Immigrants account for 70% of HIV/AIDS and TB cases in Britain
MORE than two thirds of cases of TB, HIV and malaria detected in Britain are found in patients who were born outside the country, according to a report from the Health Protection Agency.
But trying to eliminate the diseases by screening migrants before they are given visas, or when they arrive, is unlikely to be enough, the report implies.
The reason is that most of the infections are undetectable, or not actually present, at the time of arrival.
Three quarters of migrants who get TB are diagnosed more than two years after they arrive in Britain, for example, and many cases of malaria are contracted by migrants during trips to their country of origin.
The report avoids direct comment on a screening policy, which is the subject of pilot studies by the Home Office. But it says that in most cases the indigenous community is not put at risk of infection by migrants.
While most migrants to Britain are healthy, the agency says, the minority who are not are sufficient to account for 70 per cent of TB, HIV and malaria cases recorded every year.
The greatest risk of others catching these diseases is in minority communities, where many migrants from Africa and the Indian sub-continent live.
Pat Troop, chief executive of the Health Protection Agency, said that the report, Migrant Health, gathered a lot of information together to establish a “baseline”.
Professor Troop added that it was designed to help to plan and provide more effective health services, especially for those at greatest risk.
Jane Jones, one of the report’s authors, said that it was important for migrants to be followed up after their arrival in the UK.
Many cases of infectious disease, which were not apparent when the migrants arrived, could emerge later, either because they caught them in the communities in Britain where they settled, or on subsequent visits home, or because they emerged only after some years living in Britain.
“More than 75 per cent of TB cases in people not born in the UK present more than two years after arrival in the UK,” Ms Jones said. “And over half of malaria cases are acquired on trips to visit friends and relatives.”
People from regions where malaria is endemic often believe that they have acquired immunity to it, she said. “But in fact that wanes very rapidly. They may not think of going to see a doctor to get anti-malarial tablets before making a trip back home.”

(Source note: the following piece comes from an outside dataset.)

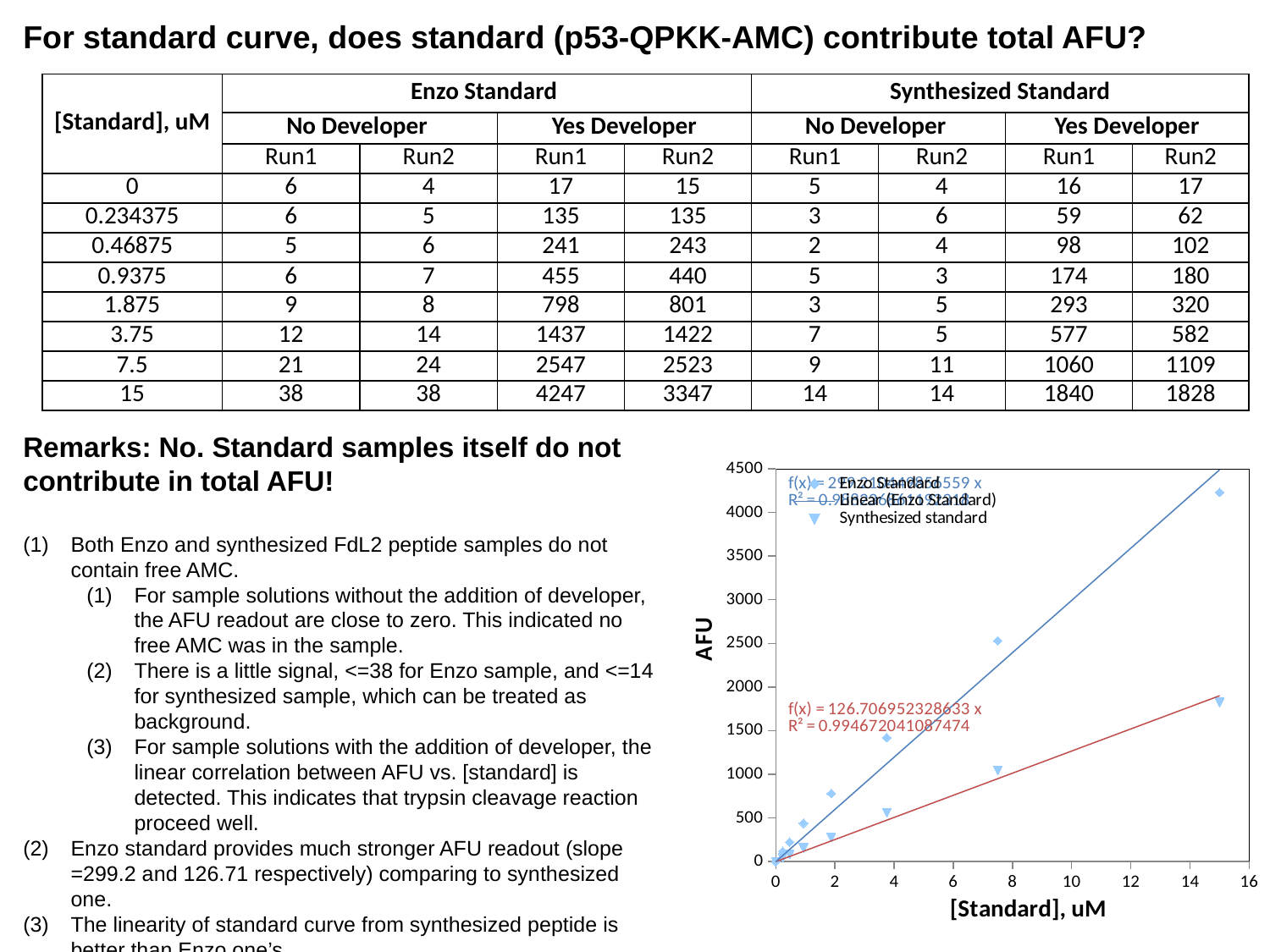
Is the Synthesized standard AFU value at [Standard] = 15 uM greater or less than 2000? less What is the title of the x axis of the chart? [Standard], uM What kind of chart is shown on the slide? scatter chart What is the slope shown in the trendline equation for the Synthesized standard series? 126.706952328633 What is the R² value shown for the Synthesized standard trendline? 0.994672041087474 What is the title of the y axis of the chart? AFU At [Standard] = 15 uM, which series has the higher AFU value, Enzo Standard or Synthesized standard? Enzo Standard Is the Enzo Standard AFU value at [Standard] = 7.5 uM greater or less than 2000? greater Is the Enzo Standard AFU value at [Standard] = 15 uM greater or less than 4000? greater Do the Enzo Standard AFU values rise or fall as [Standard] increases along the x axis? rise How many entries does the chart legend list? 3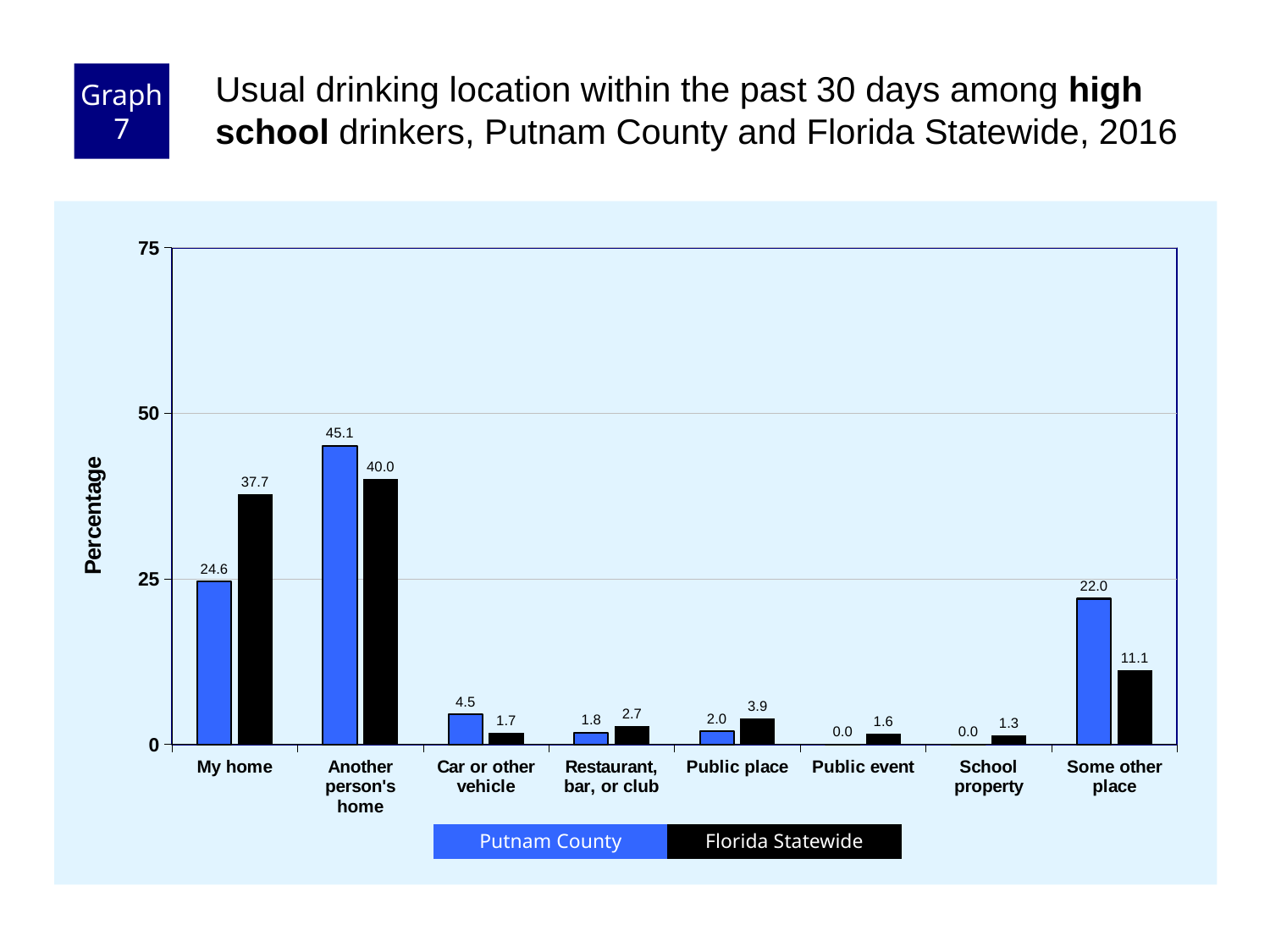
What kind of chart is shown on the slide? Bar chart How many series does the legend list? 2 What is the Putnam County value for "Another person's home"? 45.1 What is the difference between the Putnam County and Florida Statewide values for "My home"? 13.1 Is the Putnam County value for "Some other place" greater or less than 25? less What is the Florida Statewide value for "Some other place"? 11.1 What is the label of the y axis? Percentage Which category has the lowest Florida Statewide value? School property What is the Florida Statewide value for "My home"? 37.7 How many categories are shown on the x axis? 8 Which category has the highest Putnam County value? Another person's home Which is larger for "Public place": Putnam County or Florida Statewide? Florida Statewide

The agency says that medical services need to take account of where the real risks are. For TB, for example, rates in indigeous people long-established in Britain remain low, and stable. But in ethic minority communities they are rising.
TB cases in non-British born people rose in 2005 to more than 8,000, a rate of 103.3 cases per 100,000, compared to only 78.2 per 1,000 in 2000. But the rate in British-born people has remaimed static, at around 4 per 100,000.
“The rate in non UK-born people is 25 times higher,” Dr Jones said.